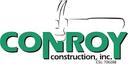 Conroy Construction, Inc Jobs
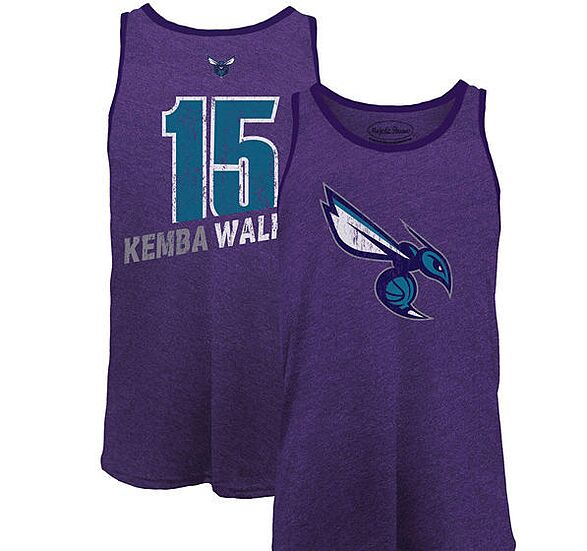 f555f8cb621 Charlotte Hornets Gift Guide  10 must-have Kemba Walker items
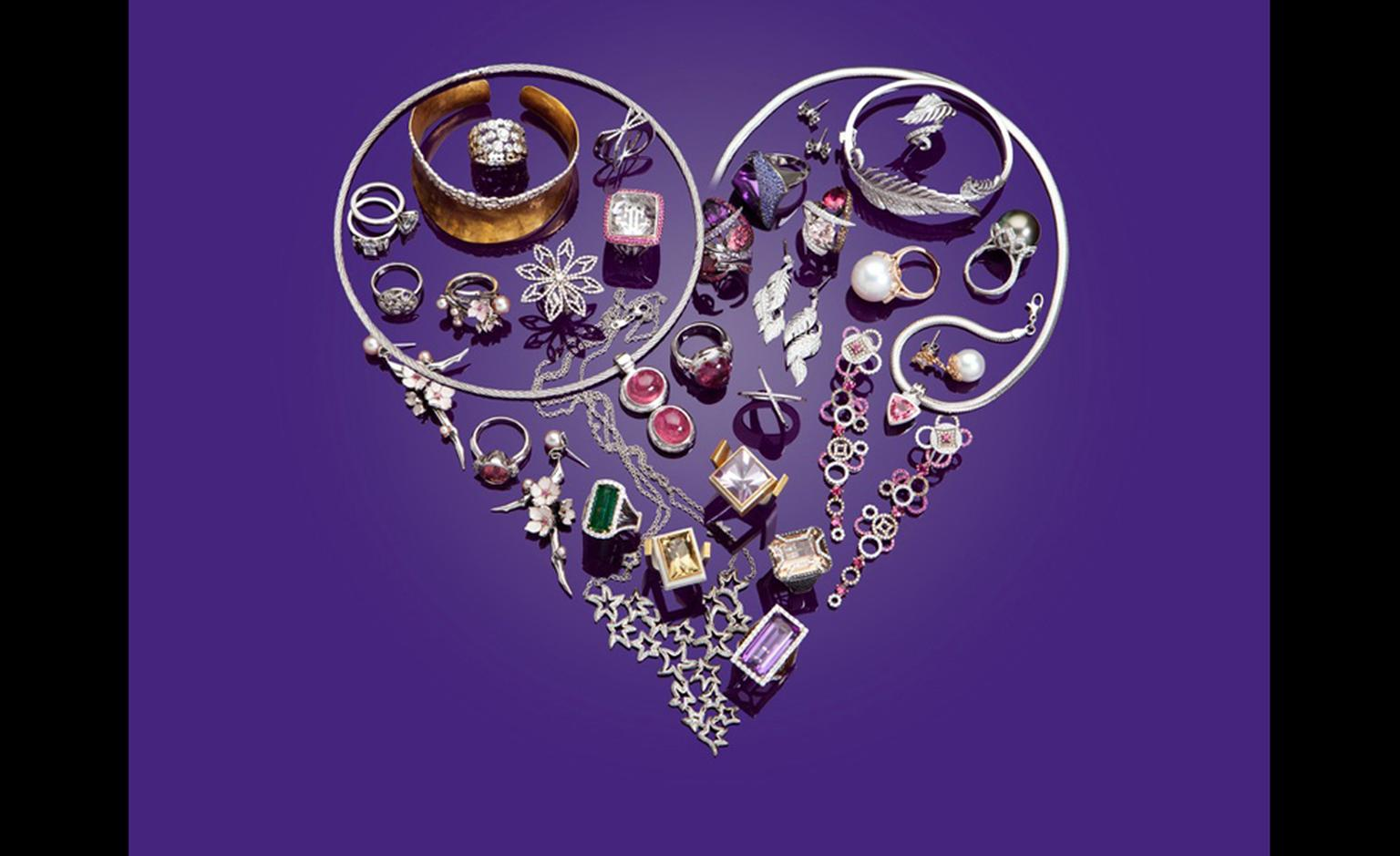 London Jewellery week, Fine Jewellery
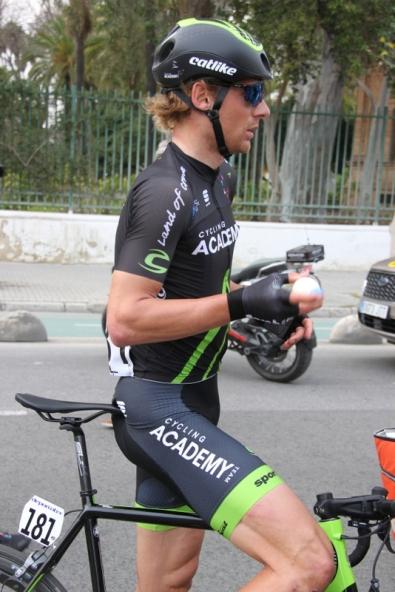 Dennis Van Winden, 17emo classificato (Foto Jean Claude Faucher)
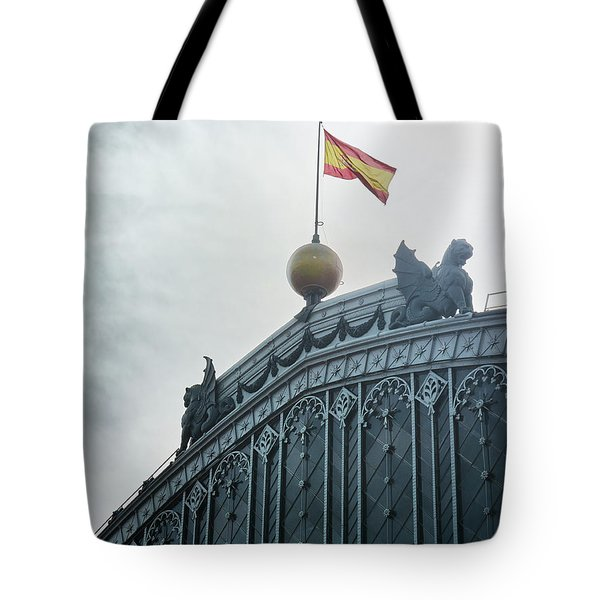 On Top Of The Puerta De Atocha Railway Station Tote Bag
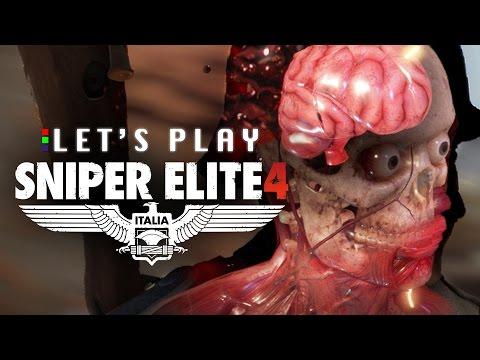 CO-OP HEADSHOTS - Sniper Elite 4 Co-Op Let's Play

*Prompt:* Without the pictures, return all the records precisely as they stand.

*Finished task:*
 Conroy Construction, Inc Jobs
 f555f8cb621 Charlotte Hornets Gift Guide  10 must-have Kemba Walker items
 London Jewellery week, Fine Jewellery
 Dennis Van Winden, 17emo classificato (Foto Jean Claude Faucher)
 On Top Of The Puerta De Atocha Railway Station Tote Bag
 CO-OP HEADSHOTS - Sniper Elite 4 Co-Op Let's Play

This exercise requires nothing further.